Extract provided:
--- START ---

The only catch is that to be admitted, you must be a District resident recently paroled from a federal prison. The Offender Reentry and Sanctions Center, which was opened to the public yesterday, is a federally funded, state-of-the-art facility in Southeast Washington. No public treatment facility for non-offenders -- in the District or any other jurisdiction in the area -- can match its quality.

But if you have an extensive history of substance abuse and a lengthy criminal record, and if prison officials are keeping your cell light on in anticipation of your return, then you may qualify for what ORSC administrators call "cutting-edge" treatment for substance abuse.

"A large number of ex-offenders go in and out of the system as parole violators because no one has been able to pinpoint a good substance abuse treatment plan for them," said Jim Lanier, program director for the 102-bed facility. "In our program, we look at the barriers that caused them to be unsuccessful in the past. We determine their strengths and weaknesses, their treatment readiness and their motivation to change, and tie all of that into an individualized treatment plan that prevents them for going back to jail."

No one disputes the need for such a facility, which is run by the Court Services and Offender Supervision Agency, created by the federal government in 1997 to handle probation and parole in the District. Each year, about 2,300 parolees return from federal prisons, and about 70 percent are sent back because of continued drug abuse, according to the agency. About 65 percent of probation revocations were found to be drug-related.

In 1996, Lanier helped start a pilot program that employed the treatment methods now used at the new center. About 90 percent of the ex-offenders who completed treatment stayed clean for at least three years and did not go back to prison, he said. A review of the program in 2001 by University of Maryland researchers found that arrest rates for parolees who received treatment fell dramatically.

"The improvement that effective treatment makes in public safety is immense," Lanier said.

And if this is true of parolees, shouldn't it be true for substance abusers who get help before committing drug-related crimes?

The new treatment center is housed on the grounds of the old D.C. General Hospital in a newly renovated building known as Karrick Hall. Once home to a District-operated 28-day treatment program, Karrick Hall was allowed to deteriorate during the 1980s and eventually closed because of neglect and inadequate funding. In a city where about 60,000 residents are in need of substance abuse treatment, where drug-related arrests send more young black men to prison per capita than in any other city in the country, and where drug use has contributed to the AIDS epidemic, Karrick Hall and its 85-bed residential treatment program should have been regarded as indispensable.

Now the refurbished building stands as a beacon of hope in a desolate landscape -- run by the feds this time instead of the city -- next to the D.C. morgue and across from the D.C. jail. The facility has a team of outstanding experts in the field of addiction treatment; many of them are volunteers. Recovering alcoholics and addicts, some of them ex-offenders who completed the treatment program, are among the counselors.

Patients attend sessions on setting goals and managing stress. Computer science is offered in a classroom with top-of-the-line computers that fold away into smoked-Plexiglas-topped desks. The city's public schools should be so well equipped.

Even after being discharged, ex-offenders continue to receive help on staying sober, getting and keeping jobs and reconnecting with family and community. And if they start to get squirrelly and think they may relapse, they can go back to the center for a tune-up. And even if they do relapse, they may be readmitted.

The Court Services and Offender Supervision Agency is showing how an innovative drug treatment program turns lives around. If only you didn't have to go to prison first.

--- END ---

Dataset records:
--- START ---

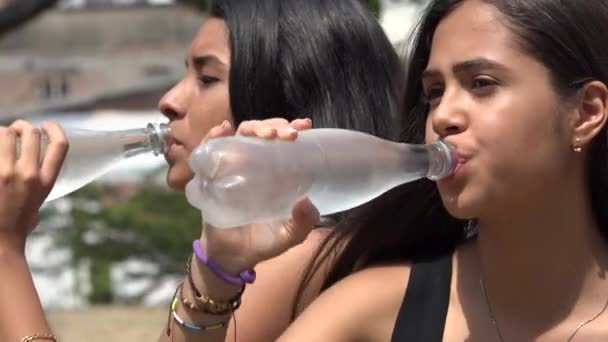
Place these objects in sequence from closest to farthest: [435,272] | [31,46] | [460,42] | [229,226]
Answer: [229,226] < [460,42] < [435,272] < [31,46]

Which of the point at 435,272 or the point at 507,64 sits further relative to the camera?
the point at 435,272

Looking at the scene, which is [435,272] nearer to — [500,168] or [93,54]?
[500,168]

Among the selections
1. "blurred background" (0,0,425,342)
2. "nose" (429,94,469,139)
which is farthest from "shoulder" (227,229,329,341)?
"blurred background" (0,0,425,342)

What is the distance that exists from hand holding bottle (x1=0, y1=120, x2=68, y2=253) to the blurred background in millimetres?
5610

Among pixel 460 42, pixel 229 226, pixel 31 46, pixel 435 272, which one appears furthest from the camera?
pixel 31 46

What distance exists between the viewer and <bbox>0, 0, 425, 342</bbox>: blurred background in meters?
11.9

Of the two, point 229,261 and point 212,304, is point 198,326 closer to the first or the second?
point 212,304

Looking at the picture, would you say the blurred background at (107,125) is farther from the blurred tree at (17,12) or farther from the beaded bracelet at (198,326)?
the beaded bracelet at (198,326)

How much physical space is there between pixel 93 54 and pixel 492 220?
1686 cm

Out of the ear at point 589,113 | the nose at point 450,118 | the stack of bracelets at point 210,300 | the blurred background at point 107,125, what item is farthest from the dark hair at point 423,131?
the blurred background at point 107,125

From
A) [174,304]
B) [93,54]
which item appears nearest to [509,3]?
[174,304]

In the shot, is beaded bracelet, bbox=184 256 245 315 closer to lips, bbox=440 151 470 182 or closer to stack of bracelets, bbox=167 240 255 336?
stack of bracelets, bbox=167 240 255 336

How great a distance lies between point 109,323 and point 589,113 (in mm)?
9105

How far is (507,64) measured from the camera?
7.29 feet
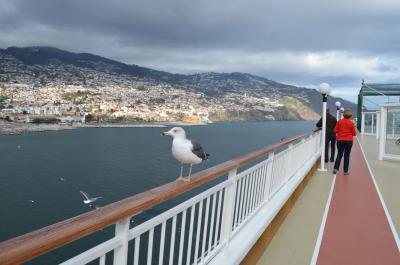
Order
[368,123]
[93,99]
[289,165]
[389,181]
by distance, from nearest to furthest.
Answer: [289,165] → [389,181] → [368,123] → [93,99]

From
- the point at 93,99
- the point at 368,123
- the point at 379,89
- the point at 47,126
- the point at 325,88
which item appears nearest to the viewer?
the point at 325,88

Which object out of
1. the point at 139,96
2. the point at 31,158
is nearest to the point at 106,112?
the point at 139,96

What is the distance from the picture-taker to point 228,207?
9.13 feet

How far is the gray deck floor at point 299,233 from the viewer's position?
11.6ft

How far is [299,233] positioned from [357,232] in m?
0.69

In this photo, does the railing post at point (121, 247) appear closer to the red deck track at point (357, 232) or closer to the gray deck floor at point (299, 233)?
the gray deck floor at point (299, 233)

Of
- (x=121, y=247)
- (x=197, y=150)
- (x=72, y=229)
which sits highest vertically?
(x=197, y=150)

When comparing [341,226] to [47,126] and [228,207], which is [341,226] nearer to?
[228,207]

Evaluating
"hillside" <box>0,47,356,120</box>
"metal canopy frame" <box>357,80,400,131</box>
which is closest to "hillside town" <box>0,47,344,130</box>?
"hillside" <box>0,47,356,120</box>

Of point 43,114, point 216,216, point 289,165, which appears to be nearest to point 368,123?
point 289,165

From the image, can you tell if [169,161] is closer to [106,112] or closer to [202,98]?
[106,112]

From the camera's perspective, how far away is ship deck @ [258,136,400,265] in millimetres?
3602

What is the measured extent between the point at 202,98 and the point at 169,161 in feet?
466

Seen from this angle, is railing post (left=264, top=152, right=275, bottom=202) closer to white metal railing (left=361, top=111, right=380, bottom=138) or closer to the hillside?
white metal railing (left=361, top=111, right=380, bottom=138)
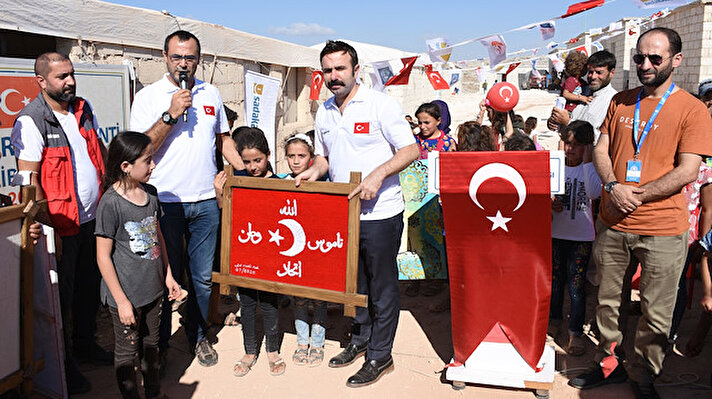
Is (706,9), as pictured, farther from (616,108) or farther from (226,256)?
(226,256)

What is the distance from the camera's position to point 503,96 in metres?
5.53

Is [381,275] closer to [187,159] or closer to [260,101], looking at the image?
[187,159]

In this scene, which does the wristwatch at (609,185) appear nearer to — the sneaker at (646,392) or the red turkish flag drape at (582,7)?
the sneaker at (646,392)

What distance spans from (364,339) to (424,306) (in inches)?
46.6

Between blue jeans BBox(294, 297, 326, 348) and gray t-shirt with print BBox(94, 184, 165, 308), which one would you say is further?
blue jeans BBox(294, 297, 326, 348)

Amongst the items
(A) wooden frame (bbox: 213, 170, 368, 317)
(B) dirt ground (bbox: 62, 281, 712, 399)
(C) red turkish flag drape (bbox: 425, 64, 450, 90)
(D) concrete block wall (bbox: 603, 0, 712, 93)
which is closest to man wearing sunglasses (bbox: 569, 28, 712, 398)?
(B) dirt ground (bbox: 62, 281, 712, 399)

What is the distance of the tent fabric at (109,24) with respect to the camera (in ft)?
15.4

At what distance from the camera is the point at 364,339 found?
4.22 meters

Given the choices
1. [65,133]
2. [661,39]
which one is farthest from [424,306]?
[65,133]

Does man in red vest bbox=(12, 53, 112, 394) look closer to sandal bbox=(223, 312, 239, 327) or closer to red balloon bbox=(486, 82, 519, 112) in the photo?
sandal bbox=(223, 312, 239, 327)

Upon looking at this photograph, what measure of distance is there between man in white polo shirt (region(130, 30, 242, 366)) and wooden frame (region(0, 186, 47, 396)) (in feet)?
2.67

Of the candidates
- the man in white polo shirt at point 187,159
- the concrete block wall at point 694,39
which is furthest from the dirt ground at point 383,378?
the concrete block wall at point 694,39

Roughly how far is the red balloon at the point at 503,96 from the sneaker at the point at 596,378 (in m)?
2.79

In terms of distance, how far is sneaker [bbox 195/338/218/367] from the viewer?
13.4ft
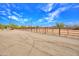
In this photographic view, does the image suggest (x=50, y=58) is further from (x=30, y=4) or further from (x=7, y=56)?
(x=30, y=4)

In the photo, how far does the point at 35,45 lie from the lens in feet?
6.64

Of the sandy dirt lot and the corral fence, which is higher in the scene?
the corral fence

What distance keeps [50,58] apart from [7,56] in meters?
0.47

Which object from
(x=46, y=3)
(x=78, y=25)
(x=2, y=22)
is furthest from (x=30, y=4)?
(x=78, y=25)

--- END ---

What you will do:
A. Can you reproduce the passage of the article on the treatment center that opens with the words containing "In 1996, Lanier" and closes with "treatment fell dramatically."?
B. Which percentage figures does the article on the treatment center give?
The data is not needed for these tasks.

Answer set:
A.
In 1996, Lanier helped start a pilot program that employed the treatment methods now used at the new center. About 90 percent of the ex-offenders who completed treatment stayed clean for at least three years and did not go back to prison, he said. A review of the program in 2001 by University of Maryland researchers found that arrest rates for parolees who received treatment fell dramatically.

B.
- 70 percent
- 65 percent
- 90 percent